**** Provided passage

I wrote back a long and probably confusing letter. I explained that Julio never said he was going to show me Red Magic, that that came about through the spirit of the medicine. I explained my limited conversation with Julio and that I may never have even told him about those years being healed and taught about Red Magic, though on more than one occasion during that time, Julio would mention Red Magic after the ceremony, just to let me know he had seen what I was going through, to let me know he saw what I saw.
The only thing Julio ever really said about the Magics that I can remember was that he warned against falling in love with one or the other. He saw the trap in that; where a student can get greedy for the power of one, which would throw him out of balance. It's the sort of trap that can lead one to become a sorcerer--in the Peruvian meaning of the word--rather than a healer. For Julio, healing people on the river where he lived was the calling of Ayahuasca; being someone who had the power to lure money, women and other selfish desires to themselves was the path of the sorcerer.
So, I wrote the fellow, "can the Magics be taught? I don't know. But then I was not a typical student. If I had been smarter, I might have asked Julio a lot more questions. But I didn't. It was only near the end that he began telling me things. He knew he was getting old and would soon die, so he asked two of his helpers to be my helpers, without telling me of course, and so when I met the first I was scared to death. He was upset with me for that. At the end he wanted me to learn. He asked me to take a virote--a negative energy dart sent by someone who wanted to hurt him--out of his leg once, and several out of him just days before he died. He wanted me to know I could do it and he let himself be the test patient.
"He could have taught me so much more, but that wasn't really his thing. He wanted me to let the medicine teach me, to have me become friends with the plants themselves, so that I could learn from them, rather than from what he said.
"I guess the point of this rambling response is that even if he had told me about the Magics, it would still have been up to me to drink or not drink when that flower leaned over me and said: 'Drink this', and let her nectar fall into my mouth.
"So he could of readied me for that and other things, but would I have been able to take that leap when the time came? Or would he just have cluttered me up in waiting for something to happen, in which case I might have missed what was really actually happening.
"So if you do your dieta asking someone to teach you the Magics, it might be possible that you'll miss what's being offered because you've got your eye somewhere else.
"If Julio had told me about the Red Magic and that a flower might one day come and offer me nectar that would change my life, would I have accepted the Red Magic if instead it came in the form of stinging red ants? Or in someone cutting themselves and asking me to drink the blood? Probably not. I would have been waiting for that flower--and maybe that would have never come."
I do wish I had not spoiled the chance to talk with Julio more about some of these things. But I also cherish the idea that he knew everything I was experiencing and only thought to comment or explain things when he thought I wasn't already capable of grasping them.

2 comments:

Hummingbird said...

This is so right on. What you manifest if before you.

Blessings!

Hummingbird said...

... typo... sorry... read that as...

What you manifest is before you.

Thanks for the good article and the insights.

********
**** Dataset content

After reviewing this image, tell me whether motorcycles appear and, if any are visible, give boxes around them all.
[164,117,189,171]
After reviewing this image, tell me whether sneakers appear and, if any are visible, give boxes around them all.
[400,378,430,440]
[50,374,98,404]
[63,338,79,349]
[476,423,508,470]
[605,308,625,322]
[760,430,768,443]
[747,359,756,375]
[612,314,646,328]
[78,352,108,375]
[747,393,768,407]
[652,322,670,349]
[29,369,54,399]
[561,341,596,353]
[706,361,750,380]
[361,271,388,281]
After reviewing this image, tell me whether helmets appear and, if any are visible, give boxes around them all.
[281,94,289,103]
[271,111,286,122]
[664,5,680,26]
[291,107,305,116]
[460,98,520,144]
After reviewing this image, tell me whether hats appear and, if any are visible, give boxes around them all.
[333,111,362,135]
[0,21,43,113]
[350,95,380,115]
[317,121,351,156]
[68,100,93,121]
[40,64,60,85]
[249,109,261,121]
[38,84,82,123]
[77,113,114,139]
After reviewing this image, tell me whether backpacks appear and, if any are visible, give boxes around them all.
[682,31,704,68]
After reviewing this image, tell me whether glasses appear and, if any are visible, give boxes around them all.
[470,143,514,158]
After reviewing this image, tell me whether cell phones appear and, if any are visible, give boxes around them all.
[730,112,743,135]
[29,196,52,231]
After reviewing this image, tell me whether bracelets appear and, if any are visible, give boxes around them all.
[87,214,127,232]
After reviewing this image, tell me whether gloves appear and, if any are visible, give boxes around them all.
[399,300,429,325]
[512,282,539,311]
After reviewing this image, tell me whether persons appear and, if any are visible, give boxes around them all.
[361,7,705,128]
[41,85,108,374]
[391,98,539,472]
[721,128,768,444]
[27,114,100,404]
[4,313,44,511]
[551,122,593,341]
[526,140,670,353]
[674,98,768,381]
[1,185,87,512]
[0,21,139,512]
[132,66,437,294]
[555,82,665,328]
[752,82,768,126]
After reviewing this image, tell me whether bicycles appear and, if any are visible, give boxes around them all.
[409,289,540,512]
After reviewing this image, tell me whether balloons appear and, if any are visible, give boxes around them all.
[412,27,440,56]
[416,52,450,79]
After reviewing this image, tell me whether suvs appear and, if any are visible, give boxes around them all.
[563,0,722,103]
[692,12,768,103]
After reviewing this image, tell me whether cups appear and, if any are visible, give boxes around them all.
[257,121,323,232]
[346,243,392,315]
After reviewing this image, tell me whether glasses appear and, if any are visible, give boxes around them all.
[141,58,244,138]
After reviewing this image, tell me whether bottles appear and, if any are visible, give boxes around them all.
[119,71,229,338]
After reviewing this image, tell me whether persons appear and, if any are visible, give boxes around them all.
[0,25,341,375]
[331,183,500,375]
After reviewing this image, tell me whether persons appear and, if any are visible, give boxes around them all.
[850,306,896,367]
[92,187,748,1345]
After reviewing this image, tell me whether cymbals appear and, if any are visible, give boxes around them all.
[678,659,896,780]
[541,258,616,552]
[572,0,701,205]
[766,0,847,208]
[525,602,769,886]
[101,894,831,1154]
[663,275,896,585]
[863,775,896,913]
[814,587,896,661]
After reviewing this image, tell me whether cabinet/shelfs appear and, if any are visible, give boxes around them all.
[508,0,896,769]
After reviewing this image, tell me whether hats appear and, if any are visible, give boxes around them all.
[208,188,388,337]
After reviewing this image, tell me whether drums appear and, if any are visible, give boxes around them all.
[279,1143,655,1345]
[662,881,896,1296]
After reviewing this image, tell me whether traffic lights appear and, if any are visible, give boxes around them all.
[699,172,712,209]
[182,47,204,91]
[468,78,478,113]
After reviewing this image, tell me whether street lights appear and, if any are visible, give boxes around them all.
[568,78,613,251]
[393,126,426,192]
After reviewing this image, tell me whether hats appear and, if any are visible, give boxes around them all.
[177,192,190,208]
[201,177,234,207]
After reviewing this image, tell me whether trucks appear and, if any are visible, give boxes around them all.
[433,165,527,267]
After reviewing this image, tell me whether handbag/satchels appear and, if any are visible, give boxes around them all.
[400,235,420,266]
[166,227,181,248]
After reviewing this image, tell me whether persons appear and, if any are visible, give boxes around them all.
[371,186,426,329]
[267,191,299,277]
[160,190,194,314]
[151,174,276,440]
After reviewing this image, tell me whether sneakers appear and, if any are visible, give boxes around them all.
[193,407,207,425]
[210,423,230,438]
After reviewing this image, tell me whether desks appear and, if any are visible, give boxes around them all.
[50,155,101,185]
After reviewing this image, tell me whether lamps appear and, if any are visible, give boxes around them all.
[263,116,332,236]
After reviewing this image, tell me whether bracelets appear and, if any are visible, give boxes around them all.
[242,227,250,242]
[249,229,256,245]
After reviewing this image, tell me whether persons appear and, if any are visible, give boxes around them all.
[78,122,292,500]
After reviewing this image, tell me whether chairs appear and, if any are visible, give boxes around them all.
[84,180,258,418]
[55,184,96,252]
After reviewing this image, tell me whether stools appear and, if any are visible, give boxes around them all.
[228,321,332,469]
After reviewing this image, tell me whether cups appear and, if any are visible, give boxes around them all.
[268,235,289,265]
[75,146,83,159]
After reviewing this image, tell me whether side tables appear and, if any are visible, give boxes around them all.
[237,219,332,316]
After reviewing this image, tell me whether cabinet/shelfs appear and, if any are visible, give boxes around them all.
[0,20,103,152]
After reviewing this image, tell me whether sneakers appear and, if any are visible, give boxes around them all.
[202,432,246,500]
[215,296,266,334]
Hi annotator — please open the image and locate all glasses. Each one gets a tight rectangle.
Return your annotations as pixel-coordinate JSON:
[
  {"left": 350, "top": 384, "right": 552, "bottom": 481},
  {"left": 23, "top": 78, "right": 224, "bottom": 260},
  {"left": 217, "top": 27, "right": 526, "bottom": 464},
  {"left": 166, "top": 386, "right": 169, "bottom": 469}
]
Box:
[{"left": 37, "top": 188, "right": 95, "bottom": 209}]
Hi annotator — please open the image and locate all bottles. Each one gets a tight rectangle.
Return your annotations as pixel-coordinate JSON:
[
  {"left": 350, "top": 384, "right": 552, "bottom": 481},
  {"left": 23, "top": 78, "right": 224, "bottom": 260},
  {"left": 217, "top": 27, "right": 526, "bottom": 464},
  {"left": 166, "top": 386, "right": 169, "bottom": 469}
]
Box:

********

**Work instruction:**
Judge whether each statement agrees with the post about Julio and the Magics, and answer yes or no with the deciding words quoted from it: (a) Julio warned against falling in love with one Magic or the other; (b) Julio told the writer he was going to show the writer Red Magic; (c) Julio once had the writer take a virote out of his leg.

**Written reply:**
(a) Yes: "he warned against falling in love with one or the other."
(b) No: "Julio never said he was going to show me Red Magic"
(c) Yes: "He asked me to take a virote--a negative energy dart sent by someone who wanted to hurt him--out of his leg once"